Good News From Iran: Time reports that the Iranian people are not a pack of violent drones who support Hezbollah. This may come as a surprise to some, but it should be a matter of no astonishment to most of us here in America, where fully two-thirds of the voting population now rejects any allegiance toward the neocon hegemony and its belief in the divine right of invasion and occupation. Here are some wise words from one such Iranian man-on-the-street; he may as well be a Wal-Mart worker talking about Bush's economic policy:

"I don't think it's right to support them when our own people are hungry," says Mohammad Reza Afshari, 23, a mechanic who works two jobs yet still cannot afford to move out or attend college. The shop where he works abuts a vast mural depicting a female suicide bomber with a baby in her arms, accompanied by the words I LOVE MOTHERHOOD, BUT I LOVE MARTYRDOM MORE. Frustration with such propaganda underpins young people's reactions to the conflict. "Where are the Arabs?" asks Afshari angrily. "They're sitting around, while we're risking our position in the world."

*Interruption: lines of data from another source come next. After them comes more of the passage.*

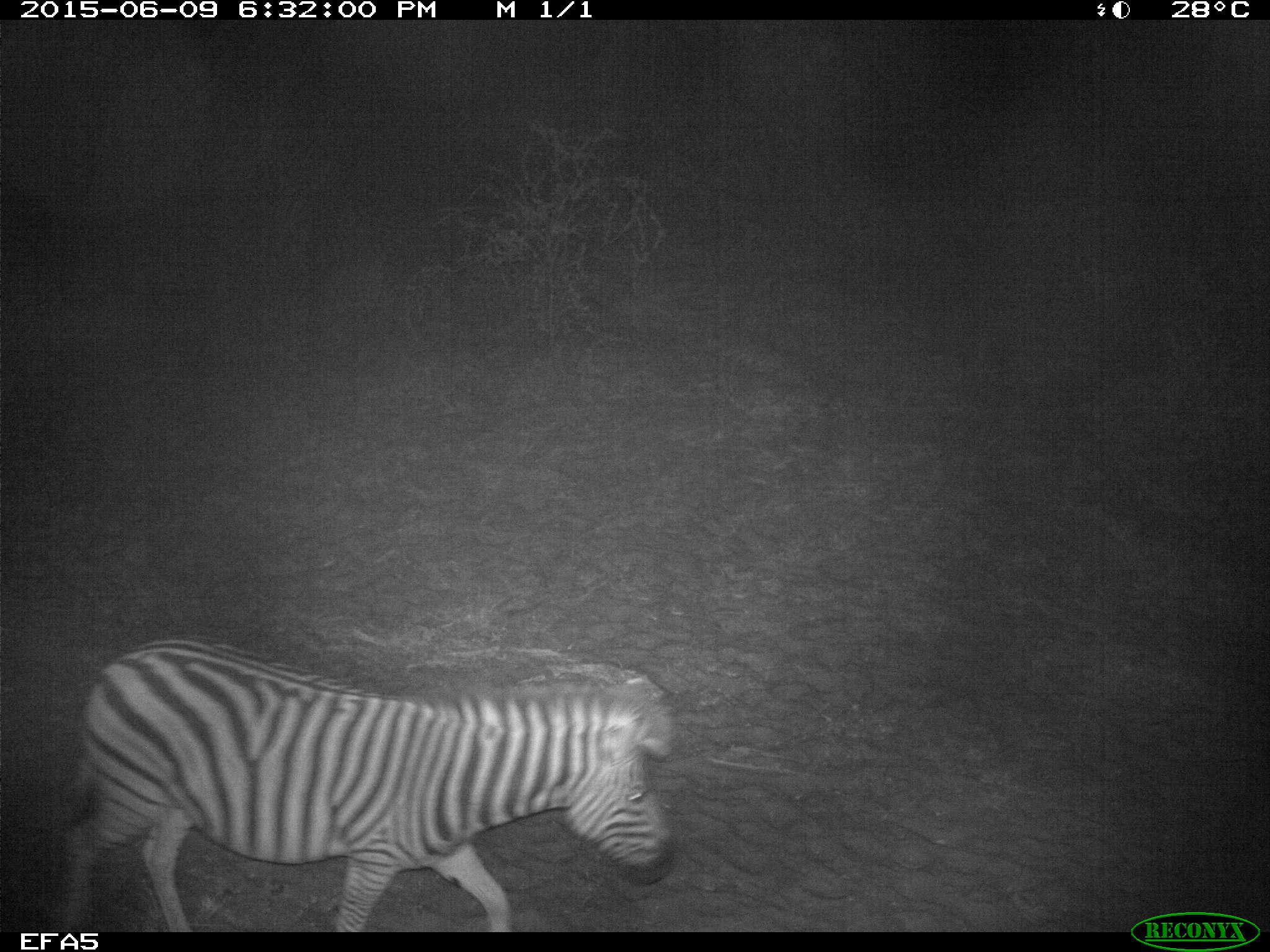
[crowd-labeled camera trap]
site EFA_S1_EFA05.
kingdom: Animalia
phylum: Chordata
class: Mammalia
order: Perissodactyla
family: Equidae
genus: Equus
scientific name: Equus quagga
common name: plains zebra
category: zebraplains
Zebraplains (plains zebra) (Equus quagga), count 1. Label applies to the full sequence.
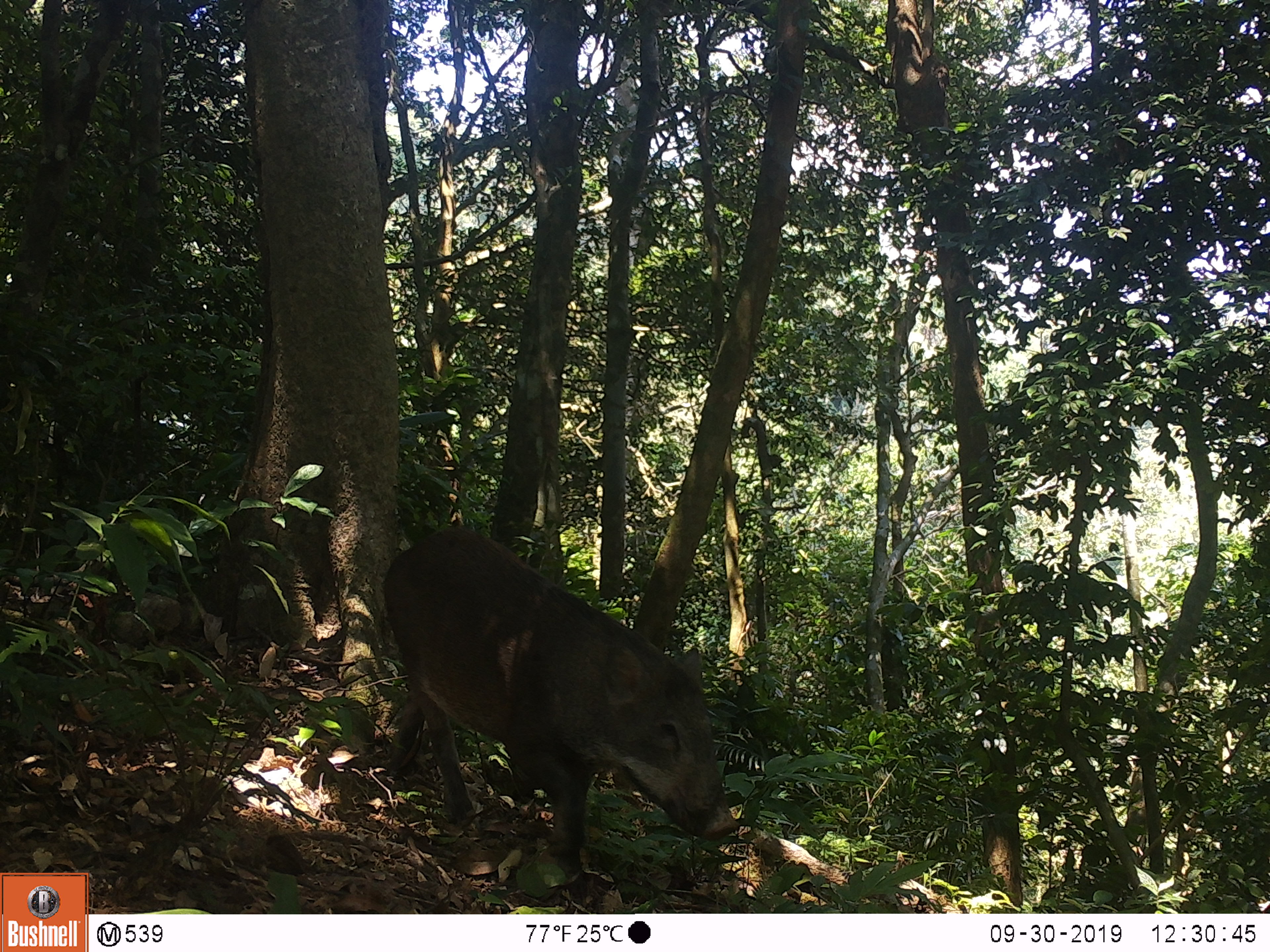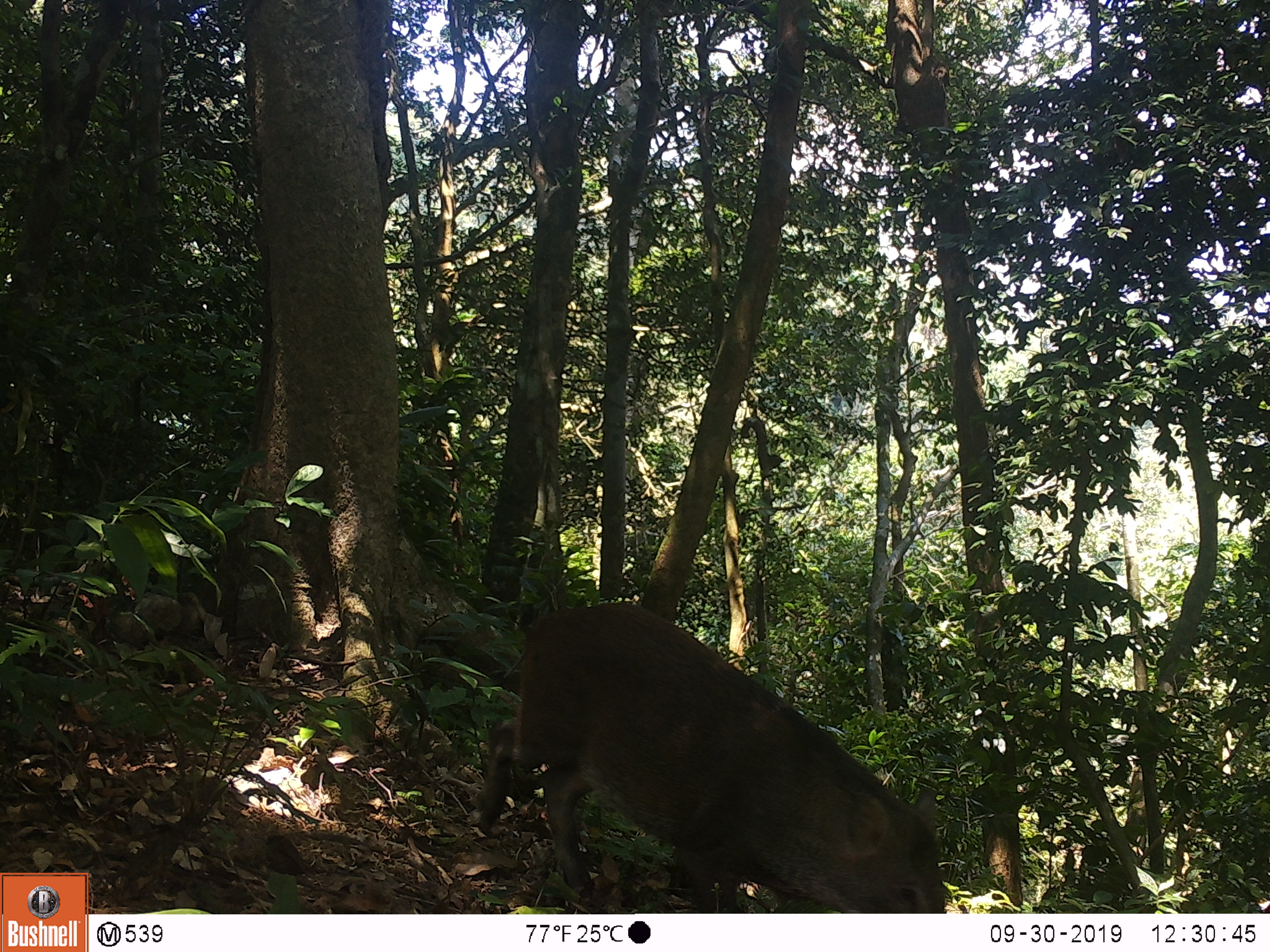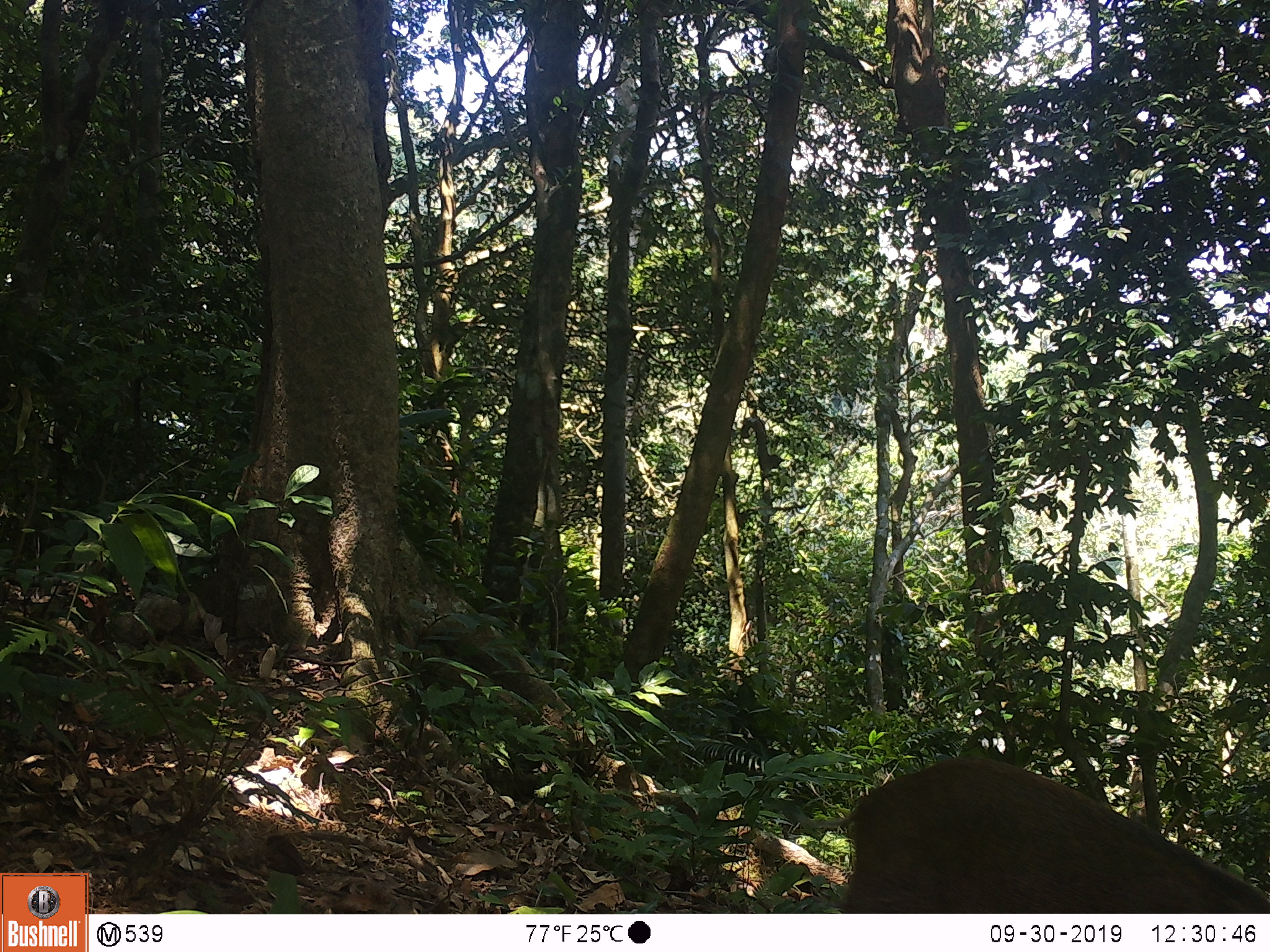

We are seeing another expression of freethinking individualism (remember that?—you know, the foundation upon which this nation was built in the first place) in the refusal of an Iranian dissident, Akbar Ganji, to an invitation from none other than the White House. His explanation is very simple, and easily understood by most Americans:

He said he rejected the offer because he believed current US policies could not help promote democracy in Iran. In a speech last week in Washington DC, he also criticised US policy in Iraq, saying: "You cannot bring democracy to a country by attacking it".

I find these messages out of Iran extremely encouraging, and in another era or under a wiser and more articulate administration than we have, they would be the meat on a good diplomat's plate. With the technology, resources, and talent we have available to us, both here in America and around the free world, you'd think that this would be the front line of the war on terror: encouraging, supporting, and giving voice to the many people who can clearly express dissent, even in nations governed by tyranny and extremism. A well-organized diplomatic team with capable statesmen could bring such voices to the forefront and allow them to turn the tide on tyranny. They can be found in Lebanon, in Iran, certainly in Iraq, and even among the Israeli people. If you must have heroes in your world, this is where I'd suggest looking for them, not in some jerk in a top gun flight suit standing in front of a Mission Accomplished banner.

But perhaps one of the messages we need to hear in the voice of Mr. Ganji is that we have some work to do in rooting out the tyranny within our own nation. Witness what he wrote from prison just over a year ago; he may as well have been writing from Gitmo:

In authoritarian systems, lying turns from a vice to a virtue. Liars claim: we don't have any political prisoners, any solitary cells, there is no hunger strike in Iran's prisons, prisons are like hotels. They solve their problems by changing the names.